You’d be hard-pressed to find a body of work more painstaking in its construction than that of Tom LaDuke. His last solo show, at Angles Gallery in January, included a replica of a wind-tossed plastic shopping bag made entirely from powdered graphite and glue, an 11-by-8-inch free-hanging “veil” that reproduced every crack in a particular 17th century Flemish painting using nothing but eyelashes and arm hairs, and a sculpture that appeared to be an ordinary bird feather but was made entirely from human hair and fingernails.
Alongside the sculptures were paintings from an ongoing series that involves the application of four exhausting layers per canvas: first “an inchoate space,” as he calls it — “not bright or dim, not shallow or deep” — intended to mimic a blank television screen; then a film still, rendered precisely as it appeared on a television in his studio; then the reflection caught on the surface of that screen; then a splintered layer of thick, gestural oil paint made with a stencil derived from a historical painting that relates in some way to the film still.
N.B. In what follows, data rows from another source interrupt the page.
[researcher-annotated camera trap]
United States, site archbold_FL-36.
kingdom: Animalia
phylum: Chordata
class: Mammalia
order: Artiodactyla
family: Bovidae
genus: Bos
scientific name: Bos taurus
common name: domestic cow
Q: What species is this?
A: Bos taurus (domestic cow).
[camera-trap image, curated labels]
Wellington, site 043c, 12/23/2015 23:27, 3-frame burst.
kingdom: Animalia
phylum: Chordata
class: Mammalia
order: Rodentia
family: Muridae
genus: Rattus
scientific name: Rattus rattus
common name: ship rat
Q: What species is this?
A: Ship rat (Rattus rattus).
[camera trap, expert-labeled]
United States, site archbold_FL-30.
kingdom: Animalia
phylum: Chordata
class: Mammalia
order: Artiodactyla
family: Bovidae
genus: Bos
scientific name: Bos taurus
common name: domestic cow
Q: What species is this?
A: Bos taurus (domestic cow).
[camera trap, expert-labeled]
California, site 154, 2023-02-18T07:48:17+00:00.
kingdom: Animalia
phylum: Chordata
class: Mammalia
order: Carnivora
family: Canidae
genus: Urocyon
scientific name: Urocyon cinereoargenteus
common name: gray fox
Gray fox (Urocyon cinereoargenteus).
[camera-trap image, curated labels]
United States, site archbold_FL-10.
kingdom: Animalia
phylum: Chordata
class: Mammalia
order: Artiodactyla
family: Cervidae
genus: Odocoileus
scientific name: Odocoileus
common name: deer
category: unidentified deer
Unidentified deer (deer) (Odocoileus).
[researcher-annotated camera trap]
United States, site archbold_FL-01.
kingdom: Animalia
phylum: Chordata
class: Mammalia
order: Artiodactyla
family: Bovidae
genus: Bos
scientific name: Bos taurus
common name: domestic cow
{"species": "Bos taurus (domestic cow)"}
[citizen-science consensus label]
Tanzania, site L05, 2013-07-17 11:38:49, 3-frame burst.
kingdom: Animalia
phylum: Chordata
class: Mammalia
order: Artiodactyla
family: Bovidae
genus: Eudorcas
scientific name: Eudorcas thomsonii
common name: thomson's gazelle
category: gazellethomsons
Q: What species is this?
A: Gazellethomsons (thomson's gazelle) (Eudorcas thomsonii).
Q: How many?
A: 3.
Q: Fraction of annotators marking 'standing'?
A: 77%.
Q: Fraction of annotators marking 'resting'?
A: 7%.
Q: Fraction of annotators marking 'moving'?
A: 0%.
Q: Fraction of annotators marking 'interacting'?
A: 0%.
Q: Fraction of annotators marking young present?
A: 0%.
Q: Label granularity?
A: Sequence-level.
The underlayers — all airbrush — are soft, gray, smooth and ghostly, whereas the oil paint is chunky, brightly colored and seemingly haphazard, with only the slimmest hints at imagery. The effect is that of two entirely different paintings that just happened to brush against each other while wet.
One is inclined to marvel at the mechanics. There are few artists working in L.A. today — in either painting or sculpture — with as delicate a manner or as precise a technique. For LaDuke, however, this is largely beside the point.
“Getting something to look right,” he says, speaking in his clean, fairly nondescript studio in the Santa Fe Art Colony downtown (where he also lives), “is not a big deal. It’s training or practice or whatever, it means nothing.
“You’re doing the best that you can from the things that you know, but the knowledge never creates the painting, it just gives you a framework,” he says. “You’re heading toward something you think is right, but the best thing is always peripheral, it comes in as a rupture in the continuity of what you thought you were doing — reality rather than the perceived reality.”